Lutcher was born in Lake Charles, Louisiana, on October 15, 1912. She was the oldest daughter of 15 children to Isaac and Suzie Lutcher. Her parents were both musicians, as her father was a bass player, and her mother was a church organist.
As a young girl, Lutcher received piano lessons. Her father formed a family band, and she contributed as the primary piano player.
At age 12, she played with Ma Rainey; Rainey’s regular pianist fell ill and had to be left behind in the previous town. Searching for a temporary replacement in Lake Charles, one of the neighbors told her there was a little girl who played in church.
In 1933, she joined the Southern Rhythm Boys, writing their arrangements and touring on the road with them. In 1935, she moved to Los Angeles, where she married Leonel Lewis. She began to both sing and play swing piano in small combos throughout the area. During this time, she started to develop her signature style.
Despite her immense talent, she was not widely known until 1947, when she decided to perform in the March of Dimes talent show at Hollywood High School. The show was broadcast on the radio, and her performance caught the ear of Dave Dexter, a scout for Capitol Records.
She made several records with Capitol records. Her first hit single, “Hurry On Down,” was number two on the R&B charts. Her next hit, “He’s A Real Gone Guy,” went to number two on the R&B charts and number 15 on the pop charts.
The following year, she had a string of R&B hits, including “Fine Brown Frame.” She wrote most of her songs and was able to retain publishing rights for her work, which was uncommon for African American artists at the time.
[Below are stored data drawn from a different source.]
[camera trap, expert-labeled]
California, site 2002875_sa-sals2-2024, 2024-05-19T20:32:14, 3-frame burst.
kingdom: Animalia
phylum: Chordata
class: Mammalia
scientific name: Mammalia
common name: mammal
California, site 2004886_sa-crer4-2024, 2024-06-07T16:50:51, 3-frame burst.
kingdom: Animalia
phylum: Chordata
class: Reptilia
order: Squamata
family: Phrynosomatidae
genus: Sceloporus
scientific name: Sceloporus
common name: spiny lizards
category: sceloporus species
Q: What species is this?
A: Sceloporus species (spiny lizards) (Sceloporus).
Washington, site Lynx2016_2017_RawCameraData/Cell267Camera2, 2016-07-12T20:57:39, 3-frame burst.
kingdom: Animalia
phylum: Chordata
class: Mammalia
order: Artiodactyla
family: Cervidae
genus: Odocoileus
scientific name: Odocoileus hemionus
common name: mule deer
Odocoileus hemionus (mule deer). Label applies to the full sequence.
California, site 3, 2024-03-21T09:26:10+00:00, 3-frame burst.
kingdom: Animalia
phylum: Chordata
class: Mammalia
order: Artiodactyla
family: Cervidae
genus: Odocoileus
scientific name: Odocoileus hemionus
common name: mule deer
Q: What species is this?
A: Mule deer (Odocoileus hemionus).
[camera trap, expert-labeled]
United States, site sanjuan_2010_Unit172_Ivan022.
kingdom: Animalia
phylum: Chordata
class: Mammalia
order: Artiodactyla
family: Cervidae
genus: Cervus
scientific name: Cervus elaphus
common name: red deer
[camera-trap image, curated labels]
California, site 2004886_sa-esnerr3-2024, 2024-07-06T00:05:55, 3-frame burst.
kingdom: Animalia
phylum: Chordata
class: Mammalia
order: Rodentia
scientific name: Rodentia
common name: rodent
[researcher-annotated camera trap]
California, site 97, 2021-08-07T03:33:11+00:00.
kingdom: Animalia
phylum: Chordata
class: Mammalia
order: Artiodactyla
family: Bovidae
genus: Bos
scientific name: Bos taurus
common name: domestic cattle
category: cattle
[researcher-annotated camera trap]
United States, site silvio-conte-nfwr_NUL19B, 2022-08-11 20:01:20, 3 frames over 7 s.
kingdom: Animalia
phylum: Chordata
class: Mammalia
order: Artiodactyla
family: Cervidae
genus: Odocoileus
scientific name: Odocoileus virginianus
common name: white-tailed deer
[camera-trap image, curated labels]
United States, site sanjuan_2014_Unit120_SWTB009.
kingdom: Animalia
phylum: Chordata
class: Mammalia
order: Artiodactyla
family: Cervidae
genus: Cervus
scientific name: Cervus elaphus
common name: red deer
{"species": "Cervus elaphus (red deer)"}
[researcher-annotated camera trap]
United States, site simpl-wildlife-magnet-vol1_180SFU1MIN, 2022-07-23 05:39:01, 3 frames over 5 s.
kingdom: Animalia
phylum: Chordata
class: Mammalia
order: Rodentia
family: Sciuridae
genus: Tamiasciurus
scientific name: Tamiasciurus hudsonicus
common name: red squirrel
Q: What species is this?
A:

Over time, Lutcher started to lose her appeal with the record-buying public, which led Capitol to drop her in 1952. By 1957, she had joined the board of the Los Angeles Musicians Union and continued to perform from time to time until the 1990s, under the management of Alan Eichler She also starred in her own TV special on PBS, “Nellie,” and recorded a one-hour concert for the NPR series “Piano Jazz.”
Nellie Lutcher died in 2007, she was 94.